Senior Reporter
Feds Defend ‘Conflict Mineral’ Disclosure Rule in Court
The Securities and Exchange Commission took “numerous steps” to lessen the burdens imposed by a rule requiring that public companies search out and shed their supply chains of “conflict minerals,” according to an appeals court brief filed by SEC attorneys.
Recognizing that the rule could be “quite costly,” the SEC rejected a suggested approach that would have required all affected issuers to use a legal standard of “due diligence,” instead using a “no reason to believe” standard that Central African conflict minerals were present in a company’s supply chain, the SEC said.
The SEC brief was filed Oct. 24 in response to an appeal of a July 23 lower federal court ruling that allowed the conflict-mineral rule to stand. Groups that challenged the SEC requirement on constitutional grounds included the National Association of Manufacturers, the U.S. Chamber of Commerce and the Business Roundtable.
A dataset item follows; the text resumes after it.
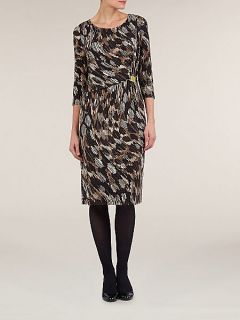 Windsmoor Black geometric print jersey dress Black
Oral arguments in the case have not been scheduled.
The business groups have said the rule is too costly, will not eliminate the humanitarian crisis in Africa and violates their privacy in requiring that they disclose factual information about their products.
Truck makers and suppliers have said they are among the industries hardest hit by the rule issued in response to provisions contained in the Dodd-Frank Wall Street Reform and Consumer Protection Act signed into law by President Obama in July 2010. The legislation uses securities disclosure law to bring greater public awareness of the source of conflict minerals that fuel civil war in the Democratic Republic of the Congo by “facilitating the purchase of small arms to commit abuses and reducing government revenues needed for increasing security and rebuilding the country.”
The rule requires that companies examine their supply chains for traces of tantalum, tin, tungsten and gold from central Africa and to report their findings to the SEC starting next year.